5. Ermittelung der Einwirkung des Bearbeitungsgrades des Materials in Bezug auf die
gefundene Härtezahl und die Bruchgrenze.
Eine detailliertere Berichterstattung über die Versuche würde zu weitläufig
ausfallen; die Hauptresultate mögen aber in folgende Punkte zusammengefasst
werden:
1. Eine Bestimmung der Bruchgrenze eines Materials erfolgt am einfachsten mittels
Kugelprobe in der Weise, dass auf einer abgeputzten Fläche des Probestückes eine
Stahlkugel mit 10 mm Durchmesser mit einer Druckgrösse in Höhe von 3000 kg
eingepresst wird. Dieser Druck, dividiert durch die Fläche des sphärisch
kalotteförmigen Kugeleindrucks und das dabei erhaltene Resultat – die Härtezahl –
mit einem festgestellten mittleren Koeffizienten multipliziert, gibt die Bruchgrenze
des Materials.
Wird dabei die Kugel im Zentrum des Probequerschnitts eingepresst und die
Druckrichtung parallel mit der Walz- oder Bearbeitungsrichtung des Probestückes
disponiert, so ist der mittlere Koeffizient für Material mit geringerem Kohlegehalte
als 0,55 % = 0,348, übersteigt der Kohlegehalt die eben genannte Grösse aber =
0,323. Wird der Kugeleindruck auf die Oberschicht der Probe und winkelrecht gegen
die Walzrichtung verlegt, so sind die mittleren Koeffizienten für einen Kohlegehalt
unter und über 0,55 % = 0,366 bezw. 0,349. Bei Vergleichung zwischen den durch
soeben erwähnten Kugelprobeverfahren ermittelten Bruchgrenzwerten und den bei
Streckproben festgestellten, im Mittel bis 2,9 % vom geringsten Werte, wenn der
Kugeldruck parallel mit der Walzrichtung und bis 4,8 % kleiner, wenn er winkelrecht
gegen letzteren disponiert wird.
2. Wird die Kugelprobe so ausgeführt, dass ein gleich tiefer Kugeleindruck, d.h. ein
gleich grosser Eindruckswinkel daraus erfolgt, so ermittelt man die Bruchgrenze
dadurch, dass die zum Eindruck angewendete Belastung durch die Kalottefläche des
Kugeleindrucks dividiert und die so gewonnene Härtezahl, wie vorher angegeben, mit
einem festgestellten mittleren Koeffizienten multipliziert.
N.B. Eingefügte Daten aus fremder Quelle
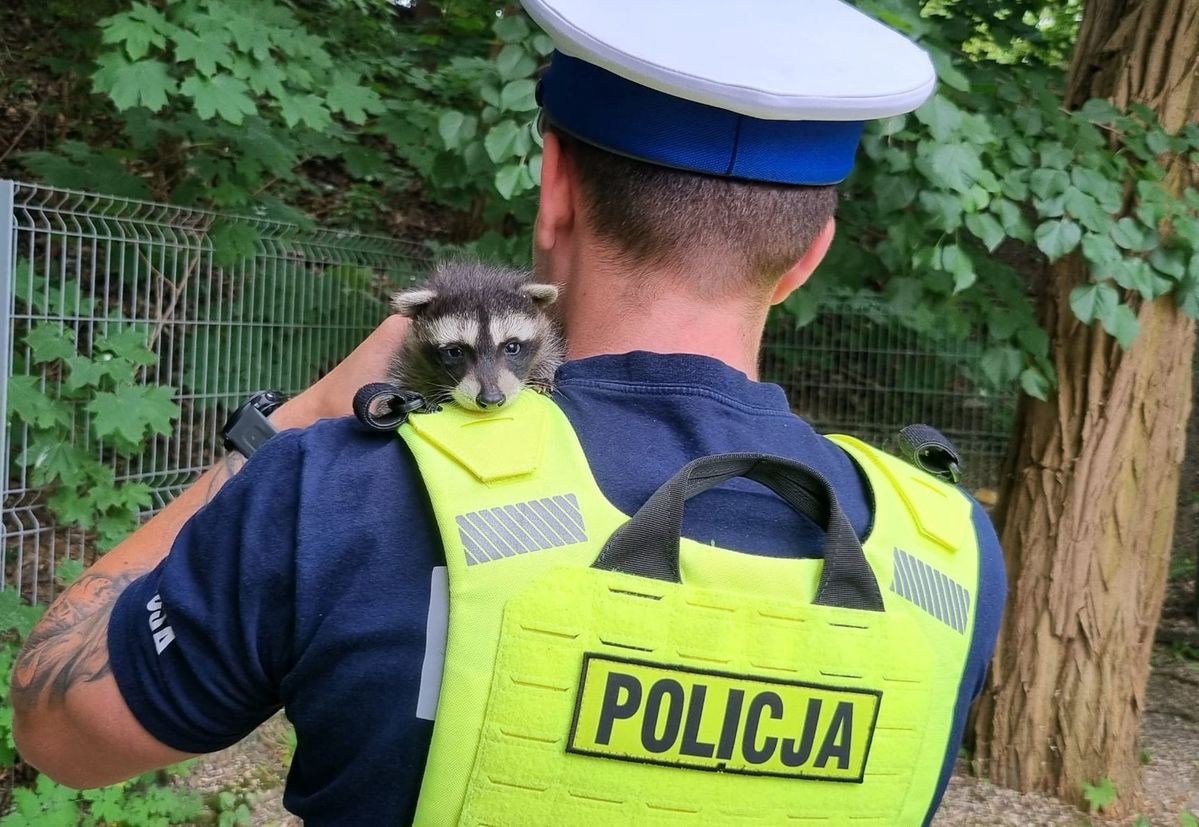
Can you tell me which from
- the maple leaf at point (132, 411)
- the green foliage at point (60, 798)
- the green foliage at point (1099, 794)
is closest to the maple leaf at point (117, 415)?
the maple leaf at point (132, 411)

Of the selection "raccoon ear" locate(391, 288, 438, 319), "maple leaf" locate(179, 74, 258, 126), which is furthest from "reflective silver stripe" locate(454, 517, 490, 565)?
"maple leaf" locate(179, 74, 258, 126)

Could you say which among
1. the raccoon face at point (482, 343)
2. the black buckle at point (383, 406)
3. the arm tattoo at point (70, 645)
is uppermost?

Bei einer auf solche Weise durchgeführten Kugelprobe kann der gleiche mittlere
Koeffizient angewendet werden für alle Stahlsorten und ganz abgesehen von ihrem
Kohlegehalt. Versuche wurden lediglich bei winkelrechtem Druck gegen die
Walzrichtung ausgeführt und ergaben in diesem Fall als mittleren Koeffizienten die
Zahl 0,350.
3. Sämtliche oben angeführten Untersuchungen wurden an unausgeglühtem Material
durchgeführt. Die gleichen Koeffizienten, welche sich für solches Material bei der
Kugelprobe winkelrecht gegen die Walzrichtung als geltend zeigten, können nach dabei
festgestellten und gesammelten Erfahrungen bei gleichgerichteter Kugelprobe auch bei
gewalztem und unausgeglühtem Konstruktionsmaterial benutzt werden.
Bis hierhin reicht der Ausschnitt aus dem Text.